THE TASK: In the article on a wealth tax in Canada, what annual tax did the New Democratic Party propose, and on wealth above what amount? Please answer in one sentence.

A proposed tax on significant wealth could even the playing field, or increase the burden on everyone else
Wealth inequality is growing at an extreme rate in Canada. One policy tool to slow down the increase in inequality is to implement a wealth tax.
The Parliamentary Budget Office reported that in 2016, the top one per cent of the richest owned 25.6 per cent of wealth while the bottom 40 per cent only own 1.2 per cent of the wealth in Canada.
Keeping a focus on those at the high end of wealth, the New Democratic Party (NDP) released a statement that proposed a one per cent annual tax on wealth over $20 million.
In an email statement, Nina Amrov, press secretary to the leader of the NDP, Jagmeet Singh, said “Canada’s richest CEOs earn more than 200 times the average income of Canadian workers and the super-rich are hiding more than $300 billion in tax havens every year.”
“Those at the top have no idea what life is like for most Canadian families,” said Amrov.
The ballooning of billionaire wealth has continued during the pandemic. Peter Julian, an NDP finance critic, stated that “billionaires have gotten $37 billion in new wealth and banks have gotten $750 billion in liquidity support.”

SUPPLIED INFORMATION:

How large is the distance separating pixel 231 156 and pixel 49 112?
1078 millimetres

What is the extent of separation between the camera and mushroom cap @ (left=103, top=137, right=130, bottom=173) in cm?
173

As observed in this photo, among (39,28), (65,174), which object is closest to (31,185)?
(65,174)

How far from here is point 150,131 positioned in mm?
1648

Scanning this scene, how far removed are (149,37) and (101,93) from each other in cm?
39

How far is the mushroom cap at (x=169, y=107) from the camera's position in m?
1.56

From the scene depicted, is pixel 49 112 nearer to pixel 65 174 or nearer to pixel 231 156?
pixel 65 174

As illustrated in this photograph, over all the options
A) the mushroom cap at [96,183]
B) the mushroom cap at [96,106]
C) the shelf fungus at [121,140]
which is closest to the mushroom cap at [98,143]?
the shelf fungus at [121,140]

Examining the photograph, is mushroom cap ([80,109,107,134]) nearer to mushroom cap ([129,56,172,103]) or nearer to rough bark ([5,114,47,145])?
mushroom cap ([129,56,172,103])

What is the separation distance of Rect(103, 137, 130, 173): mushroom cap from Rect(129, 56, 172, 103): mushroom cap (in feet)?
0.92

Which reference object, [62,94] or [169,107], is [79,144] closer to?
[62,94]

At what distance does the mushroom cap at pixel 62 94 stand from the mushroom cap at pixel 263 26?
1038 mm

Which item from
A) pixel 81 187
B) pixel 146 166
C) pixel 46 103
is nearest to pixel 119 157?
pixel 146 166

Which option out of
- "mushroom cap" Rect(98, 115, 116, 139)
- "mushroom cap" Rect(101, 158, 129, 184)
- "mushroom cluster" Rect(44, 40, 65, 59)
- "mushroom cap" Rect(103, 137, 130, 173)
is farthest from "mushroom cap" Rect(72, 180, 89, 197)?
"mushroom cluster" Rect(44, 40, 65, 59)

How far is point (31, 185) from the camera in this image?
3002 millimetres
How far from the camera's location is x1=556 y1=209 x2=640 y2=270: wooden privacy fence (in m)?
--
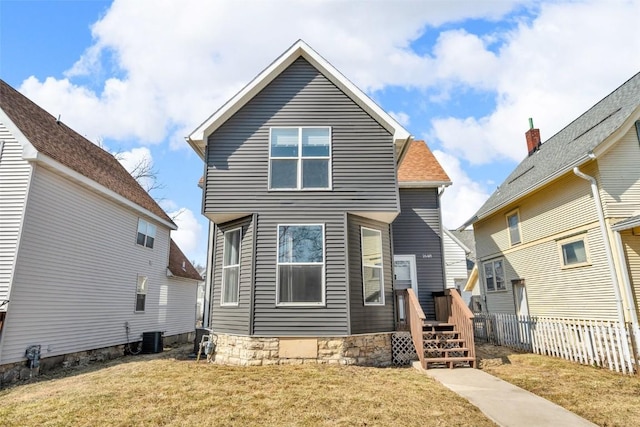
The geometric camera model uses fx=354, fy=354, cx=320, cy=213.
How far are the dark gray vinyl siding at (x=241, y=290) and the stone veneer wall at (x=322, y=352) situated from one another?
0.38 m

SOLUTION FOR THIS EXERCISE: The New Democratic Party proposed a 1 percent annual tax on wealth over $20 million.